Hinata pauses, going quiet.
“What if after the last two years here, I still won’t be good enough to stand on my own.”
He says the last sentence as a statement, not a question. It’s weird, too weird, seeing Hinata like this. Kei doesn’t really know what to do with it. Defeat is not a good look on him.
Suddenly, Hinata raises his head and stares up at Kei.
“Say, Tsukishima?” he asks. “Do you know what you want to do in the future?”
Kei opens his mouth, but Hinata interrupts him again.
“Wait, what am I talking about,” Hinata says, shaking his head. “Of course you know. You’ve probably got the next ten years of your life mapped out, haven’t you?”
Kei shrugs. It’s not too far from the truth, though it’s probably more realistic to say the next five years rather than ten.
“More or less.”
He thinks of Akiteru and how his brother probably once thought long ago, naively, foolishly, that he’d be playing volleyball forever, for the rest of his life. Ni-chan has always been passionate about the sport; Kei doesn’t doubt that in the slightest. But Kei also knows this: no matter what, given a few more years out from university, pragmatism eventually will take over. It’s a simple law of nature, a sad reality that every person on this earth must someday come to accept if they want to stay afloat.

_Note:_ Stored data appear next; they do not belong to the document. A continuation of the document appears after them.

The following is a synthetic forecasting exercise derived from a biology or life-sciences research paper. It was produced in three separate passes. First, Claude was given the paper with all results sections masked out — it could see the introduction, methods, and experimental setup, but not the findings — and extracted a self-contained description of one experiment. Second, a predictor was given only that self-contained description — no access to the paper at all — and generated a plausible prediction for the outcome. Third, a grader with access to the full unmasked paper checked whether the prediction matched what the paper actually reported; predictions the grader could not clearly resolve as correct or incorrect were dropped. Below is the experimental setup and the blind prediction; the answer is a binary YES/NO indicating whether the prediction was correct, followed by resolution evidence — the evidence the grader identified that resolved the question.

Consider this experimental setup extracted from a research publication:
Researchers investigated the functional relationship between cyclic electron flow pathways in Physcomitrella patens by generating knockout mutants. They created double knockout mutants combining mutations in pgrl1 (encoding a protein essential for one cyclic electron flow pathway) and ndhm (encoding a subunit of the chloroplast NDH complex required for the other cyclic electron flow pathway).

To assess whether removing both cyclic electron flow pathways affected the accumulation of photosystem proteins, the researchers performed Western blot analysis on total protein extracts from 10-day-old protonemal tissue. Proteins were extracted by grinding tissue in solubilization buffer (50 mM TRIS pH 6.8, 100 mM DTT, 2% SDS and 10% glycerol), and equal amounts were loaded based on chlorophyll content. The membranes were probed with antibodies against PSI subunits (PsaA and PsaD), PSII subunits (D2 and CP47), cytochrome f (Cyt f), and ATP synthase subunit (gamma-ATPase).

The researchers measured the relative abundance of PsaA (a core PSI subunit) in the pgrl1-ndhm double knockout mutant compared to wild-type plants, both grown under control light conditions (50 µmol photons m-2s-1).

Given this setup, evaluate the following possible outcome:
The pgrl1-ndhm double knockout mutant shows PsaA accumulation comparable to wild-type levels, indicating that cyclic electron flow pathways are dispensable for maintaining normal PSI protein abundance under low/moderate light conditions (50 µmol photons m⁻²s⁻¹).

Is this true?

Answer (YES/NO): NO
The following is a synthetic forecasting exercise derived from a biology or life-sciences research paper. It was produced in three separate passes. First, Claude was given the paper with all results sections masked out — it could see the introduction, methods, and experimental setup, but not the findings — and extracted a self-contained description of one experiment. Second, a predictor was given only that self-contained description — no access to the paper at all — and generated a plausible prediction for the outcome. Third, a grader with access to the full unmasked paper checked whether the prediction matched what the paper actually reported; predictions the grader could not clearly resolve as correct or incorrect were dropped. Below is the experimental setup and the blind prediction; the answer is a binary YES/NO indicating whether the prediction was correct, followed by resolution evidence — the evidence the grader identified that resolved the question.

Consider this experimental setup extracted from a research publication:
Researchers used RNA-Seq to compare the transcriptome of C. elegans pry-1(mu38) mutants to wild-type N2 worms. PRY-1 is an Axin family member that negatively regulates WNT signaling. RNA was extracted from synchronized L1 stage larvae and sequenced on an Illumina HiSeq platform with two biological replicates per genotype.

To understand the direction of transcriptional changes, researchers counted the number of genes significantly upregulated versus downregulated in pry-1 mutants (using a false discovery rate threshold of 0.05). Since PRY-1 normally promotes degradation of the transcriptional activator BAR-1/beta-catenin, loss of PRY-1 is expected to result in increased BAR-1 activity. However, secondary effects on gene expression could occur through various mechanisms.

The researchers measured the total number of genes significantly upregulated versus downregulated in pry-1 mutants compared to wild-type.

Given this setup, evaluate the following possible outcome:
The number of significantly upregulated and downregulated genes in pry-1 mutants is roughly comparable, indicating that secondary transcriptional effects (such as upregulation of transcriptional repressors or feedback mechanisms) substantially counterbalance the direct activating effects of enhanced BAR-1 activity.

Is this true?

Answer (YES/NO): NO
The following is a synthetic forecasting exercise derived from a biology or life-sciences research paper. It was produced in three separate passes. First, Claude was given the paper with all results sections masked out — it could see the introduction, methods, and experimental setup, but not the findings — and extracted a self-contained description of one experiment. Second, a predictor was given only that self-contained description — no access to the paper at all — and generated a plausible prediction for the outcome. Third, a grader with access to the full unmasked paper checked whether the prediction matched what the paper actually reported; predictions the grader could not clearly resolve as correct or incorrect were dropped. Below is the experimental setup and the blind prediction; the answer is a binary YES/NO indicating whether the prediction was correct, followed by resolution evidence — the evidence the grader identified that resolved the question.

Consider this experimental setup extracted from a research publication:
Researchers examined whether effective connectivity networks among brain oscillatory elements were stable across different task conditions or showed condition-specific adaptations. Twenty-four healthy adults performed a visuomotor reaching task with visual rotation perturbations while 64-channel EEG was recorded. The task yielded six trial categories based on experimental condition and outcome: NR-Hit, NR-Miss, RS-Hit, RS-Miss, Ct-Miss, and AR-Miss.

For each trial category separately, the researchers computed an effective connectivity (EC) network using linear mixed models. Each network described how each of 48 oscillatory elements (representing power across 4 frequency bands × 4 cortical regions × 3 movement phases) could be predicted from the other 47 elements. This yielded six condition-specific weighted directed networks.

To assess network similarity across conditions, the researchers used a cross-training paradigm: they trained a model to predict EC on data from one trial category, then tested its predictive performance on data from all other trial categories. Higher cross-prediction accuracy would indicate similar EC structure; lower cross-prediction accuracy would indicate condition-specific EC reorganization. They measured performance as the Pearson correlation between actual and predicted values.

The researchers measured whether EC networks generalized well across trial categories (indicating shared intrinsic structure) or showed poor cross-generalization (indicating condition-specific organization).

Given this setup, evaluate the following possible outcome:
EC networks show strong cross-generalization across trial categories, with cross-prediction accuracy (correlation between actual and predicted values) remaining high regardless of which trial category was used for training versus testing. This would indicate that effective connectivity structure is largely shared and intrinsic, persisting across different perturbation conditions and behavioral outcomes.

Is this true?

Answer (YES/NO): NO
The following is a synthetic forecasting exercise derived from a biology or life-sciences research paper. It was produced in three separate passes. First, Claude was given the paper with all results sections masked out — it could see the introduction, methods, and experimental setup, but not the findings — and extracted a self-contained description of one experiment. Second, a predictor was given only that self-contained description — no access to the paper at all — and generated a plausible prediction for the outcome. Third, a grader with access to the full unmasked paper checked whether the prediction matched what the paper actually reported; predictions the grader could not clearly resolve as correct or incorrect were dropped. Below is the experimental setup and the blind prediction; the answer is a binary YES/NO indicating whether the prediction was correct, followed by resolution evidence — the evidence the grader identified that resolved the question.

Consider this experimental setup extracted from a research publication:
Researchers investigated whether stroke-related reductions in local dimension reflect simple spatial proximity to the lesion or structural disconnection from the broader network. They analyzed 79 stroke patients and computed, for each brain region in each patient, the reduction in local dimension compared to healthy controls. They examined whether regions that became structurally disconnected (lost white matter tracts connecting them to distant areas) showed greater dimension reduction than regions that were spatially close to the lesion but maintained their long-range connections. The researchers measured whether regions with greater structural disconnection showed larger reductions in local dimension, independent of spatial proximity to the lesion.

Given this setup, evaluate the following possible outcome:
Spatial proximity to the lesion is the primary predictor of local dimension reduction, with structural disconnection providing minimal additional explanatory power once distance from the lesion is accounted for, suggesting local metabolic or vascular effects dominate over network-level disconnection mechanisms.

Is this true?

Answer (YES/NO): NO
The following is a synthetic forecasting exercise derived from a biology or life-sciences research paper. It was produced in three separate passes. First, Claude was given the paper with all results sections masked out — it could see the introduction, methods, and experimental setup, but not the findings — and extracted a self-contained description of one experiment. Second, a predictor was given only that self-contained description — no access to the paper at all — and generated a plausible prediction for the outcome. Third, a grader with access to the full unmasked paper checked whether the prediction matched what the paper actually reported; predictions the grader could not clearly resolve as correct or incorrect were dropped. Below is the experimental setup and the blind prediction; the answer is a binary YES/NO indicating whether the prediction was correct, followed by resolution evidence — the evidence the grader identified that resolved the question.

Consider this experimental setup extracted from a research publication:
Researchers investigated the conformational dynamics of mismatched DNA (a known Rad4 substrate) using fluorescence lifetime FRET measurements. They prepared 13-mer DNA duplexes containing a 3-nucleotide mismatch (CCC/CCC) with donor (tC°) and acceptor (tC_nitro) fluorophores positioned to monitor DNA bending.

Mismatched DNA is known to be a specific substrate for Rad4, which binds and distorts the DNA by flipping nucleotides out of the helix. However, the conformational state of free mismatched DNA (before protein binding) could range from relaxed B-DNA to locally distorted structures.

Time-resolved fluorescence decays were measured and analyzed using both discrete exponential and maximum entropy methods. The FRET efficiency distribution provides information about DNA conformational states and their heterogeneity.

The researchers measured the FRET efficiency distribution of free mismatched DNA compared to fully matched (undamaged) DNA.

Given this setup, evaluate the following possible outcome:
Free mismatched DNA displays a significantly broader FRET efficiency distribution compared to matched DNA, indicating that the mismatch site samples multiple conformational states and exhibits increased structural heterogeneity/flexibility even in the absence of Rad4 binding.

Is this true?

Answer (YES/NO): YES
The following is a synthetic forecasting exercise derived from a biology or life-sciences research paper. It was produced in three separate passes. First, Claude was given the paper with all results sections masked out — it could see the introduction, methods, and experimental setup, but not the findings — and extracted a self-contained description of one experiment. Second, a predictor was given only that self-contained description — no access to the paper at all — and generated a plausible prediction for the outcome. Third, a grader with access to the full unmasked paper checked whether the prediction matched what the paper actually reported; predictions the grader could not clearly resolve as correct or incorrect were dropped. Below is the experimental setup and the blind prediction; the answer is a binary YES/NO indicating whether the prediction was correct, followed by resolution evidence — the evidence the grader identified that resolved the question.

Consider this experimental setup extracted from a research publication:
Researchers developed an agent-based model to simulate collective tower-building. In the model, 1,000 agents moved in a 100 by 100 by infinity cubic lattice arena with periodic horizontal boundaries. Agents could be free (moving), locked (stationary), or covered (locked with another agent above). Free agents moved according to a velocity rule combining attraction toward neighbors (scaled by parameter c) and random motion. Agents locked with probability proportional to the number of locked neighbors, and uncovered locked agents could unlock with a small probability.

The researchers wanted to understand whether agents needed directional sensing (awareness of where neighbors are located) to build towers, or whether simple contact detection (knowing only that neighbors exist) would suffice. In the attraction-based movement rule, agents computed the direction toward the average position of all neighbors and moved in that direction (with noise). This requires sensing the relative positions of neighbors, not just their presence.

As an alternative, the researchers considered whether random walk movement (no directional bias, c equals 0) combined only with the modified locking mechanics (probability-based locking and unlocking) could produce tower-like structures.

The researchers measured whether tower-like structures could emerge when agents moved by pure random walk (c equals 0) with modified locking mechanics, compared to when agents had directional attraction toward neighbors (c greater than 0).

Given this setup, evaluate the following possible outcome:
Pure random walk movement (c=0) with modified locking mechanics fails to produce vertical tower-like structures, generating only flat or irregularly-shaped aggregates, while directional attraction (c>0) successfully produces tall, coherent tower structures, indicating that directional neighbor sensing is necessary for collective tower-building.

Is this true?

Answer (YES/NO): YES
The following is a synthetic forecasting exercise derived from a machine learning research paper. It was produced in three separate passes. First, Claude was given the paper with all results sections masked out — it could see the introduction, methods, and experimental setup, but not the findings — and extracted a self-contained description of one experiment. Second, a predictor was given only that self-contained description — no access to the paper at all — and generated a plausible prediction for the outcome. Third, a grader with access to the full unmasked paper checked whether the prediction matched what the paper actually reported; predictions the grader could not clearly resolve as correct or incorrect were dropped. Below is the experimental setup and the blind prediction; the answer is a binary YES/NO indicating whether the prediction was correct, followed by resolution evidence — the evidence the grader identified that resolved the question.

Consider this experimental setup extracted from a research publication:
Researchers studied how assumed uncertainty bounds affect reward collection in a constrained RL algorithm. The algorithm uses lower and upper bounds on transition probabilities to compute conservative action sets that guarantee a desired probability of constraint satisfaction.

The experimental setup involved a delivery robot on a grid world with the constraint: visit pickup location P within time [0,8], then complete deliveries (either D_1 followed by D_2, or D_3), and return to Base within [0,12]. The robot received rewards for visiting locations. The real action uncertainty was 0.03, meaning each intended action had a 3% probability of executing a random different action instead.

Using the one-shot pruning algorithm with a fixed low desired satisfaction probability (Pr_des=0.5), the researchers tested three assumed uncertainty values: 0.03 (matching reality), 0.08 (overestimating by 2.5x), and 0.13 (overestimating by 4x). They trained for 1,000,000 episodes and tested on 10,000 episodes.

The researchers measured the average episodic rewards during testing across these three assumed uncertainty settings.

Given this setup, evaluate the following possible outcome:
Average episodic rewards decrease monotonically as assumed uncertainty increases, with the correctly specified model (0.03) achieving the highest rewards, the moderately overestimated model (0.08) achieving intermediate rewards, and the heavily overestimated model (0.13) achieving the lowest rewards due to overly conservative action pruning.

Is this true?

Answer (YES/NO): NO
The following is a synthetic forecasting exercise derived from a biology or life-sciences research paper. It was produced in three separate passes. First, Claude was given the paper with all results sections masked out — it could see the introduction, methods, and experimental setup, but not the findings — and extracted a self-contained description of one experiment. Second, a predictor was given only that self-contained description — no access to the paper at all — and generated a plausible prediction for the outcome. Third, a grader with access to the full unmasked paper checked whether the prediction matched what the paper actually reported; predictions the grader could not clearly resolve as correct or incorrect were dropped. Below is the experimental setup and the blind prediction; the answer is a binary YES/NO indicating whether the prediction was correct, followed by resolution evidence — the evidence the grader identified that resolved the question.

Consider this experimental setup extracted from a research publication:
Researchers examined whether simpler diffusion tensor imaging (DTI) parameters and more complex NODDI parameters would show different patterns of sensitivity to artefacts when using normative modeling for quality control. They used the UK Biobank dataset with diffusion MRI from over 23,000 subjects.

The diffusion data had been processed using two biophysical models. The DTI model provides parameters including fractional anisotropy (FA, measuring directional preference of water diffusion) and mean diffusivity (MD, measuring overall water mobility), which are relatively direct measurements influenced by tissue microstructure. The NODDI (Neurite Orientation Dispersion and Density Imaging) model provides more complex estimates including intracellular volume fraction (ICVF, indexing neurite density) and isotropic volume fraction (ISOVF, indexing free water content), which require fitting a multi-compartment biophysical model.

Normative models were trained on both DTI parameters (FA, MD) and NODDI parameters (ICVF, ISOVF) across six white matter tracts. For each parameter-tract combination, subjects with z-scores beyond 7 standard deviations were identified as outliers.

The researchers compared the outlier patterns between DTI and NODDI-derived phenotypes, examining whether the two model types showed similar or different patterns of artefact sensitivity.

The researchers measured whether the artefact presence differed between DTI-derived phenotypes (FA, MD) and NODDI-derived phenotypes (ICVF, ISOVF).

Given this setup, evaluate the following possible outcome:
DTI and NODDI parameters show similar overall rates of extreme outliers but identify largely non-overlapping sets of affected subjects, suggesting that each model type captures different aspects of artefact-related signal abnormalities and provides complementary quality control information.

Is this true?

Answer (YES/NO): NO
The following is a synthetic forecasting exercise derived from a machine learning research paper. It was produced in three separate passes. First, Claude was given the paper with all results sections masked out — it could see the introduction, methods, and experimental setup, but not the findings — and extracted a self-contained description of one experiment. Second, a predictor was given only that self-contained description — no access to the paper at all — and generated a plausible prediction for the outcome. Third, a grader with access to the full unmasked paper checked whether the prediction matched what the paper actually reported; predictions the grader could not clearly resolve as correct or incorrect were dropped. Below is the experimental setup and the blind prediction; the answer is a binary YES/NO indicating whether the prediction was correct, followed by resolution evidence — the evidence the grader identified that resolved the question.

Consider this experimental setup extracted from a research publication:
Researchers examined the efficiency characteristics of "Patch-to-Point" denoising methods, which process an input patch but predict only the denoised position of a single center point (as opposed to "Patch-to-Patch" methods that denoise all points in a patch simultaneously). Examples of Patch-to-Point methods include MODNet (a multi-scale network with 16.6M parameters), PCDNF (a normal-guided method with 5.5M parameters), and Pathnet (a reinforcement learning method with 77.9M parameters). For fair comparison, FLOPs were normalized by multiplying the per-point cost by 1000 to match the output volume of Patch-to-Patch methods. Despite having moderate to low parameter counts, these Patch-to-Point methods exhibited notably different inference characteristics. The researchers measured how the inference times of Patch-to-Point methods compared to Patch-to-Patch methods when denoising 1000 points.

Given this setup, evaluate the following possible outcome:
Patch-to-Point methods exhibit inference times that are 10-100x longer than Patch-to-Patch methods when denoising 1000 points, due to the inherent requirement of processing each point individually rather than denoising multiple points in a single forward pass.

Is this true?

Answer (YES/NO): NO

No one is exempt. (Unless they are born filthy rich, of course.)
“I just want to win,” Hinata mumbles.
For Kageyama, Kei understands; it is the one skill he is exceptionally good at, as though from birth, all of the talent in his very being have gathered into one solitary compass arrow pointing north towards volleyball. Hinata, however, has more options than he probably realizes on his horizon. It could be a bit of a shame if he doesn’t choose to explore any of them.
“Well. I’m not surprised you’re feeling so conflicted. You’ve always been incredibly short-sighted,” Kei says. “Maybe you won’t, or can’t, be playing volleyball forever. Maybe you won’t even like it five years from now.”
He almost laughs at the horrified look on Hinata’s face at these words. The possibility has clearly never crossed his small, pea-sized mind.
“How can you even say such a thing, Tsukishima?!”
Something about Hinata’s wide-eyed gaze and deer-in-the-headlights look causes laughter to bubble from the pit of Kei’s stomach. Throwing his head back, Kei brings a hand up to hide his grin and starts snickering with glee.
“Oi! Stop laughing!” Hinata snaps, bristling with indignation. “It’s not funny!”
But Kei can’t help himself — Hinata is so earnest and one-track minded, it’s… annoyingly kind of endearing.
“What are you so worried about then?” Kei asks after he’s calmed down enough to speak. “You’re always bouncing around, too over eager and excited. You never stop needlessly exerting yourself, have an endless bank of energy, never shut up or back down from a challenge — it makes me sick. In fact, your most aggravating quality is both your drive and motivation to push past any obstacles that come your way and not knowing when to give up. I really don’t know how I’ve put up with you for so long.”
Hinata balls his fists and glares up at him. Kei raises an eyebrow. And then — Hinata’s expression clears. The knot between his brows smooth out and he straightens himself up, giving Kei a knowing smile.
“That was a compliment, wasn’t it?” Hinata asks, leaning forward to peer up into Kei’s face. Kei frowns and averts his eyes. Unfortunately, after two years of spending time and playing volleyball together, it’s clear Hinata has now picked up on all his behavior patterns and what they really mean. “It totally was! You were actually trying to make me feel better!”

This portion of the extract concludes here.